Трудно сказать что-либо определенное о финансовых возможностях Рязани, но, как и у Твери, они были несопоставимы с московскими. Известно, с какой ужасающей периодичностью подвергалась татарским погромам Рязанская земля [520] , и это не считая ударов со стороны Литвы и Москвы. Положение Москвы, безо всякого сомнения, выглядело более надежным.
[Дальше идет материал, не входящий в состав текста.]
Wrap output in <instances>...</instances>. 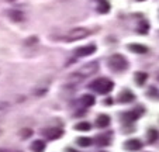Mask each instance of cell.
<instances>
[{
  "label": "cell",
  "mask_w": 159,
  "mask_h": 152,
  "mask_svg": "<svg viewBox=\"0 0 159 152\" xmlns=\"http://www.w3.org/2000/svg\"><path fill=\"white\" fill-rule=\"evenodd\" d=\"M0 152H9L7 149H3V148H0Z\"/></svg>",
  "instance_id": "cell-26"
},
{
  "label": "cell",
  "mask_w": 159,
  "mask_h": 152,
  "mask_svg": "<svg viewBox=\"0 0 159 152\" xmlns=\"http://www.w3.org/2000/svg\"><path fill=\"white\" fill-rule=\"evenodd\" d=\"M138 2H144V0H138Z\"/></svg>",
  "instance_id": "cell-29"
},
{
  "label": "cell",
  "mask_w": 159,
  "mask_h": 152,
  "mask_svg": "<svg viewBox=\"0 0 159 152\" xmlns=\"http://www.w3.org/2000/svg\"><path fill=\"white\" fill-rule=\"evenodd\" d=\"M31 151L33 152H44L45 151V142L44 141H34L33 144H31Z\"/></svg>",
  "instance_id": "cell-14"
},
{
  "label": "cell",
  "mask_w": 159,
  "mask_h": 152,
  "mask_svg": "<svg viewBox=\"0 0 159 152\" xmlns=\"http://www.w3.org/2000/svg\"><path fill=\"white\" fill-rule=\"evenodd\" d=\"M92 34V31H89L87 28H83V27H78V28H73V30L68 31L63 39L66 42H73V41H79V39H83L86 37H89Z\"/></svg>",
  "instance_id": "cell-3"
},
{
  "label": "cell",
  "mask_w": 159,
  "mask_h": 152,
  "mask_svg": "<svg viewBox=\"0 0 159 152\" xmlns=\"http://www.w3.org/2000/svg\"><path fill=\"white\" fill-rule=\"evenodd\" d=\"M7 16H9V18L11 21H14V23H21V21L25 20V14L21 10H17V9H11L7 12Z\"/></svg>",
  "instance_id": "cell-5"
},
{
  "label": "cell",
  "mask_w": 159,
  "mask_h": 152,
  "mask_svg": "<svg viewBox=\"0 0 159 152\" xmlns=\"http://www.w3.org/2000/svg\"><path fill=\"white\" fill-rule=\"evenodd\" d=\"M96 52V45H86V47H80L76 49V57L83 58V57H89V55Z\"/></svg>",
  "instance_id": "cell-6"
},
{
  "label": "cell",
  "mask_w": 159,
  "mask_h": 152,
  "mask_svg": "<svg viewBox=\"0 0 159 152\" xmlns=\"http://www.w3.org/2000/svg\"><path fill=\"white\" fill-rule=\"evenodd\" d=\"M2 134H3V131H2V130H0V137H2Z\"/></svg>",
  "instance_id": "cell-28"
},
{
  "label": "cell",
  "mask_w": 159,
  "mask_h": 152,
  "mask_svg": "<svg viewBox=\"0 0 159 152\" xmlns=\"http://www.w3.org/2000/svg\"><path fill=\"white\" fill-rule=\"evenodd\" d=\"M99 2H102V0H99Z\"/></svg>",
  "instance_id": "cell-30"
},
{
  "label": "cell",
  "mask_w": 159,
  "mask_h": 152,
  "mask_svg": "<svg viewBox=\"0 0 159 152\" xmlns=\"http://www.w3.org/2000/svg\"><path fill=\"white\" fill-rule=\"evenodd\" d=\"M97 10H99V13H102V14H106V13L110 12V3H108L107 0H102V2H99Z\"/></svg>",
  "instance_id": "cell-15"
},
{
  "label": "cell",
  "mask_w": 159,
  "mask_h": 152,
  "mask_svg": "<svg viewBox=\"0 0 159 152\" xmlns=\"http://www.w3.org/2000/svg\"><path fill=\"white\" fill-rule=\"evenodd\" d=\"M108 68L113 72H123L128 68V61L121 54H114L108 58Z\"/></svg>",
  "instance_id": "cell-2"
},
{
  "label": "cell",
  "mask_w": 159,
  "mask_h": 152,
  "mask_svg": "<svg viewBox=\"0 0 159 152\" xmlns=\"http://www.w3.org/2000/svg\"><path fill=\"white\" fill-rule=\"evenodd\" d=\"M108 124H110V117H108V116H106V114H100V116L97 117V120H96V125H97V127L104 128V127H107Z\"/></svg>",
  "instance_id": "cell-13"
},
{
  "label": "cell",
  "mask_w": 159,
  "mask_h": 152,
  "mask_svg": "<svg viewBox=\"0 0 159 152\" xmlns=\"http://www.w3.org/2000/svg\"><path fill=\"white\" fill-rule=\"evenodd\" d=\"M80 103L84 106V107H92V106L96 103V99L92 94H84L80 97Z\"/></svg>",
  "instance_id": "cell-12"
},
{
  "label": "cell",
  "mask_w": 159,
  "mask_h": 152,
  "mask_svg": "<svg viewBox=\"0 0 159 152\" xmlns=\"http://www.w3.org/2000/svg\"><path fill=\"white\" fill-rule=\"evenodd\" d=\"M124 148L127 151H139L142 148V142L139 140H129L124 144Z\"/></svg>",
  "instance_id": "cell-9"
},
{
  "label": "cell",
  "mask_w": 159,
  "mask_h": 152,
  "mask_svg": "<svg viewBox=\"0 0 159 152\" xmlns=\"http://www.w3.org/2000/svg\"><path fill=\"white\" fill-rule=\"evenodd\" d=\"M76 144H78L79 146H84V148H87V146L92 145V140H90L89 137H79L78 140H76Z\"/></svg>",
  "instance_id": "cell-17"
},
{
  "label": "cell",
  "mask_w": 159,
  "mask_h": 152,
  "mask_svg": "<svg viewBox=\"0 0 159 152\" xmlns=\"http://www.w3.org/2000/svg\"><path fill=\"white\" fill-rule=\"evenodd\" d=\"M89 87L92 90H94L96 93H99V94H106V93H110L111 90L114 89V83H113L110 79L99 78L92 82Z\"/></svg>",
  "instance_id": "cell-1"
},
{
  "label": "cell",
  "mask_w": 159,
  "mask_h": 152,
  "mask_svg": "<svg viewBox=\"0 0 159 152\" xmlns=\"http://www.w3.org/2000/svg\"><path fill=\"white\" fill-rule=\"evenodd\" d=\"M96 144H97V145H100V146H106V145H108V140H107V137H97V138H96Z\"/></svg>",
  "instance_id": "cell-22"
},
{
  "label": "cell",
  "mask_w": 159,
  "mask_h": 152,
  "mask_svg": "<svg viewBox=\"0 0 159 152\" xmlns=\"http://www.w3.org/2000/svg\"><path fill=\"white\" fill-rule=\"evenodd\" d=\"M148 30H149V24H148L147 21H141V24H139V27H138V33L139 34H147Z\"/></svg>",
  "instance_id": "cell-21"
},
{
  "label": "cell",
  "mask_w": 159,
  "mask_h": 152,
  "mask_svg": "<svg viewBox=\"0 0 159 152\" xmlns=\"http://www.w3.org/2000/svg\"><path fill=\"white\" fill-rule=\"evenodd\" d=\"M10 107L9 103H6V101H0V111H7Z\"/></svg>",
  "instance_id": "cell-23"
},
{
  "label": "cell",
  "mask_w": 159,
  "mask_h": 152,
  "mask_svg": "<svg viewBox=\"0 0 159 152\" xmlns=\"http://www.w3.org/2000/svg\"><path fill=\"white\" fill-rule=\"evenodd\" d=\"M66 152H76V151H73V149H70V148H68V149H66Z\"/></svg>",
  "instance_id": "cell-25"
},
{
  "label": "cell",
  "mask_w": 159,
  "mask_h": 152,
  "mask_svg": "<svg viewBox=\"0 0 159 152\" xmlns=\"http://www.w3.org/2000/svg\"><path fill=\"white\" fill-rule=\"evenodd\" d=\"M147 140L149 144L155 142V141L158 140V131H156V130H149V131H148V135H147Z\"/></svg>",
  "instance_id": "cell-19"
},
{
  "label": "cell",
  "mask_w": 159,
  "mask_h": 152,
  "mask_svg": "<svg viewBox=\"0 0 159 152\" xmlns=\"http://www.w3.org/2000/svg\"><path fill=\"white\" fill-rule=\"evenodd\" d=\"M99 72V63L97 62H89L86 63V65H83L79 71H76V73H79L83 79L89 78V76H92V75L97 73Z\"/></svg>",
  "instance_id": "cell-4"
},
{
  "label": "cell",
  "mask_w": 159,
  "mask_h": 152,
  "mask_svg": "<svg viewBox=\"0 0 159 152\" xmlns=\"http://www.w3.org/2000/svg\"><path fill=\"white\" fill-rule=\"evenodd\" d=\"M141 114H142V110H139V108H137V110H131V111H127V113L123 114V121L134 122L135 120L141 116Z\"/></svg>",
  "instance_id": "cell-7"
},
{
  "label": "cell",
  "mask_w": 159,
  "mask_h": 152,
  "mask_svg": "<svg viewBox=\"0 0 159 152\" xmlns=\"http://www.w3.org/2000/svg\"><path fill=\"white\" fill-rule=\"evenodd\" d=\"M147 79H148V75L145 72H137L135 73V82H137V85H144L147 82Z\"/></svg>",
  "instance_id": "cell-16"
},
{
  "label": "cell",
  "mask_w": 159,
  "mask_h": 152,
  "mask_svg": "<svg viewBox=\"0 0 159 152\" xmlns=\"http://www.w3.org/2000/svg\"><path fill=\"white\" fill-rule=\"evenodd\" d=\"M134 99H135L134 93L129 92V90H124L118 96V101L120 103H131V101H134Z\"/></svg>",
  "instance_id": "cell-10"
},
{
  "label": "cell",
  "mask_w": 159,
  "mask_h": 152,
  "mask_svg": "<svg viewBox=\"0 0 159 152\" xmlns=\"http://www.w3.org/2000/svg\"><path fill=\"white\" fill-rule=\"evenodd\" d=\"M3 2H9V3H11V2H16V0H3Z\"/></svg>",
  "instance_id": "cell-27"
},
{
  "label": "cell",
  "mask_w": 159,
  "mask_h": 152,
  "mask_svg": "<svg viewBox=\"0 0 159 152\" xmlns=\"http://www.w3.org/2000/svg\"><path fill=\"white\" fill-rule=\"evenodd\" d=\"M75 128L78 130V131H89L90 124L87 121H80V122H78V124L75 125Z\"/></svg>",
  "instance_id": "cell-18"
},
{
  "label": "cell",
  "mask_w": 159,
  "mask_h": 152,
  "mask_svg": "<svg viewBox=\"0 0 159 152\" xmlns=\"http://www.w3.org/2000/svg\"><path fill=\"white\" fill-rule=\"evenodd\" d=\"M35 42H38V38H37V37H31V38L25 39V45H33V44H35Z\"/></svg>",
  "instance_id": "cell-24"
},
{
  "label": "cell",
  "mask_w": 159,
  "mask_h": 152,
  "mask_svg": "<svg viewBox=\"0 0 159 152\" xmlns=\"http://www.w3.org/2000/svg\"><path fill=\"white\" fill-rule=\"evenodd\" d=\"M63 131L61 128H48V130H44V135L48 140H58L59 137H62Z\"/></svg>",
  "instance_id": "cell-8"
},
{
  "label": "cell",
  "mask_w": 159,
  "mask_h": 152,
  "mask_svg": "<svg viewBox=\"0 0 159 152\" xmlns=\"http://www.w3.org/2000/svg\"><path fill=\"white\" fill-rule=\"evenodd\" d=\"M128 49L135 52V54H147L148 52V48L141 44H131V45H128Z\"/></svg>",
  "instance_id": "cell-11"
},
{
  "label": "cell",
  "mask_w": 159,
  "mask_h": 152,
  "mask_svg": "<svg viewBox=\"0 0 159 152\" xmlns=\"http://www.w3.org/2000/svg\"><path fill=\"white\" fill-rule=\"evenodd\" d=\"M18 135H20V138H23V140H27V138H30L31 135H33V130L31 128H23L20 132H18Z\"/></svg>",
  "instance_id": "cell-20"
}]
</instances>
Только с Новгорода после похода 1386 г. великий князь Дмитрий Иванович получил восемь тысяч рублей, не считая задолженности по ордынскому «выходу» [521] и такую же сумму тремя годами ранее московский князь оставил в Орде, противодействуя попыткам Александра Михайловича Тверского перехватить ярлык на великое княжение [522] .
520
Селезнев Ю. В. Русско-ордынские конфликты XIII–XV вв. С. 54, 62, 75, 80, 83, 99. 102, 105–108, 110, 116–117.
521
ПСРЛ. Т. 8. С. 50–51 («осмь тысящ рублев и черной бор князю великому с них взяти»); ср. ПСРЛ. Т. 25. С. 212–213.
522
ПСРЛ. Т. 4. Ч. 1. С. 339; Т. 16. Стб. 130.
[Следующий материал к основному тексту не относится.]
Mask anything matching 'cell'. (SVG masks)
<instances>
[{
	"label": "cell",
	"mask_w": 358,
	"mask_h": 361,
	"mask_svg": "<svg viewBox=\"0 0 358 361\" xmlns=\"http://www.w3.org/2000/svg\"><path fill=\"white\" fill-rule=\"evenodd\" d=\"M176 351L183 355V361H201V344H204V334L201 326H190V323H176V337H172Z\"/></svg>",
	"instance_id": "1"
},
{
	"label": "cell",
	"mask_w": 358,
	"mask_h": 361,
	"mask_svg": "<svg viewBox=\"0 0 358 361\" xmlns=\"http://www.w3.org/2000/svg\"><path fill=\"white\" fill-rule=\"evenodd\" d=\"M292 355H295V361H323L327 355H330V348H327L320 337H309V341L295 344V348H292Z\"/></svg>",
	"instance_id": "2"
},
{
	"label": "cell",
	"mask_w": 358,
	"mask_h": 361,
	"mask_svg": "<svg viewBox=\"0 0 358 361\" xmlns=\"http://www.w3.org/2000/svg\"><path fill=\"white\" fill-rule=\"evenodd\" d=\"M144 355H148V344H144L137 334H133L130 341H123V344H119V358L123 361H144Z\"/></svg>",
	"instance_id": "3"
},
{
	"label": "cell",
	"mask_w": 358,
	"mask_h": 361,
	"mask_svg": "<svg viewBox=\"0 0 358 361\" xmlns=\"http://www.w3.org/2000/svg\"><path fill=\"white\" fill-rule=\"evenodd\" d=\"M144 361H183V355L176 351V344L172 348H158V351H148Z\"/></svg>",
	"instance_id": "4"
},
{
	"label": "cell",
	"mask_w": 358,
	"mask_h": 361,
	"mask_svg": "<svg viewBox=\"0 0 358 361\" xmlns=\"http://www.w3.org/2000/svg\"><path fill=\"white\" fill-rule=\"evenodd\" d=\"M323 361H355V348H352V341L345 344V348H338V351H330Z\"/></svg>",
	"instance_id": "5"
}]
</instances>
Сама операция по выкупу плененного Родослава Ольговича, возможно, проходила с финансовым участием и при посредничестве московского князя. Василий Дмитриевич неоднократно «окупал» почетных пленников. В 1390 г. послами московского князя был выкуплен плененный Витовтом смоленский князь Глеб Святославич [523] , а около интересующего нас времени Василий Дмитриевич выкупил у того же Витовта попавшего в литовский плен знатного ордынского вельможу [524] .
523
Барбашев А. И. Витовт и его политика до Грюнвальдской битвы (1410 г.). С. 53. Прим. 44.
524
Почти семьдесят лет спустя от великого князя московского Ивана III бежал некий «татарин Киреи Кривои, холоп великого князя купленои, а купил еще деда Киреева Мисюря князь велики Василеи Дмитреевич у своего тестя великаго князя Витовта» (ПСРЛ. Т. 15. Стб. 395). Возможно, именно этого Мисюря, служившего в Орде в 1375 г., упоминает Тверская летопись: «Того же лета князь Василии посылал…в Орду на Всеволода, и тамо без соуда выдали князя… и Мисюрь привел его во Тверь» (ПСРЛ. Т. 15. Стб. 67. В публикации имя напечатано со строчной буквы).